> **Source extract**:
= = = =

You might prefer to try Nujan instead of mixing python and netcdf,
although variables are limited to 2GB

http://www.ral.ucar.edu/~steves/nujan.html


On Fri, Nov 25, 2011 at 11:01 AM, Ute Brönner <[email protected]> wrote:
> Hi folks,
>
> I kind of lost track of our latest discussions and had the feeling that this 
> was partly outside the mailing group; so I will try to sum up what we were 
> discussing.
> My latest try was to produce NetCDF for particle trajectory trying to write 
> out the concentration grid which resulted in a 11GB netFCDF3 file :-(
>
> So we have different motivations for discussion particle trajectory and 
> netcdf4.
>
> First question:
> Does anybody know if and if yes, when writing netCDF4 will be incorporated 
> into the NetCDF Java library? Or will we use Python with the help of Jython 
> etc. (http://www.slideshare.net/onyame/mixing-python-and-java) to write 
> netCDF4?
>
> Second question:
> Is there a de facto standard / proposal for writing Particle Trajectory Data 
> which could be CF:featureType: <whatever we agree on>? The suggestion below 
> is not suitable because:
> 1) we don't track a particle the whole time, it may disappear and show up 
> again later, but if I have 1000 particles in time step 1 and 1000 in time 
> step 2 we cannot be sure these 1000 are the same as before.
> 2) I cannot know the number of time steps in advance.
>
> I would like sth. like
> dimensions:
>   particle = UNLIMITED; //because it may change each time step
>   time = UNLIMITED; // because I don't know
>
> then every variable is like
> latitude (particle, time)
> longitude (particle, time)
>
> and I might have
> int number_particles_per_timestep(time);
>     :units = "1";
>     :long_name = "number particles per current timestep";
>     :CF:ragged_row_count = "particle";
>
> That some of you need to know which spill a particle came from, may be solved 
> with a 3rd dimension spill
> dimensions:
>   spill = 3; // or how many one has
>   particle = UNLIMITED; //because it may change each time step
>   time = UNLIMITED; // because I don't know
>
> particle (spill, time)
>
> then every variable is like
> latitude (particle)
> longitude (particle)
>
> how would one write this? With coordinates or as hierarchical data structure?
> At least we need the ability to use several unlimited dimensions and the 
> ragged-array feature.
>
> Third question:
> How can we compress big netCDF3 files? Or is it smarter to go for netCDF4 
> directly with hierarchical data. As in my example above I would need to write 
> out a 11 GB file and then deflate it like described here 
> http://www.unidata.ucar.edu/mailing_lists/archives/netcdf-java/2010/msg00095.html
>   or with Rich's script; but is that really necessary?

= = = =

> **Dataset excerpts**:
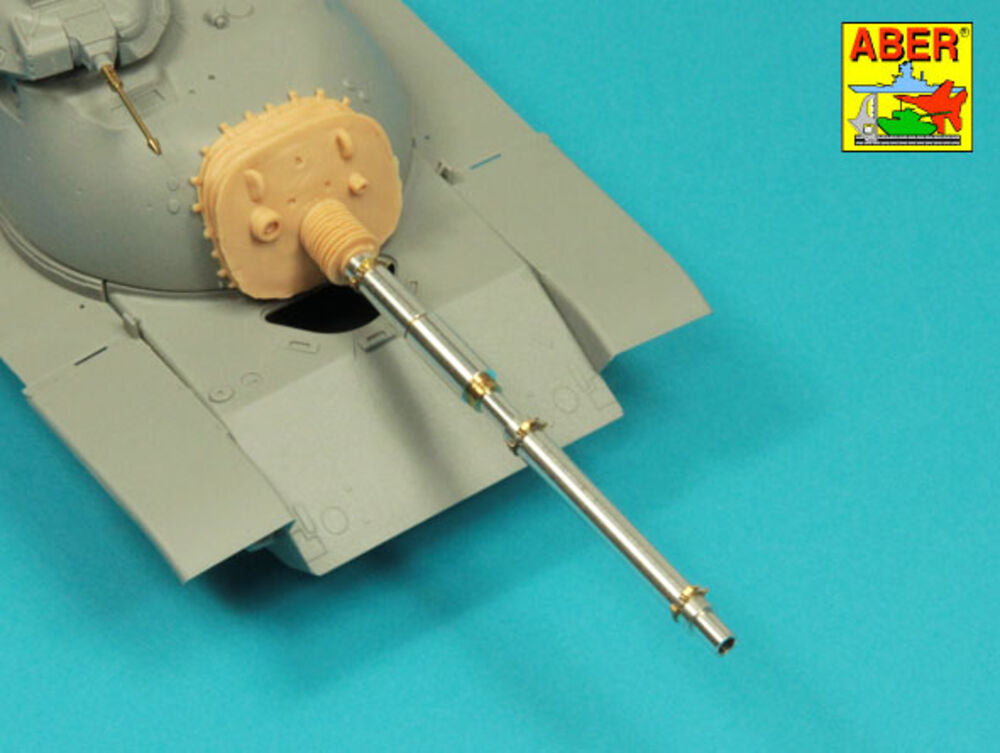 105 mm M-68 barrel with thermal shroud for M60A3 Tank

= = = =

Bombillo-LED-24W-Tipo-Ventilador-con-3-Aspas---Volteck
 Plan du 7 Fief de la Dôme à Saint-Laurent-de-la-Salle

= = = =

> **Tasks to complete**:
**a.** Answer these questions from the netCDF thread:
(i) What size limit applies to variables in Nujan?
(ii) How large was the netCDF3 file produced when writing out the concentration grid?
(iii) What third dimension is proposed for recording which spill a particle came from?
**b.** Resume the netCDF thread from its final sentence.
None of the lines in the two blocks are needed.

> **Answer set**:
**a.**
(i) 2GB
(ii) 11GB
(iii) spill

**b.**
>
>
> Hoping to get up the discussion again and that we agree on a standard quite 
> soon!
> Have a nice weekend!
>
> Best,
> Ute
>
> -------- Original Message --------
> Subject: [CF-metadata] Particle Track Feature Type (was: Re: point 
> observation data in CF 1.4)
> Date: Fri, 19 Nov 2010 04:15:35 +0100
> From: John Caron <[email protected]>
> To: [email protected] <[email protected]>
>
> Im thinking that we need a new feature type for this. Im calling it 
> "particleTrack" but theres probably a better name.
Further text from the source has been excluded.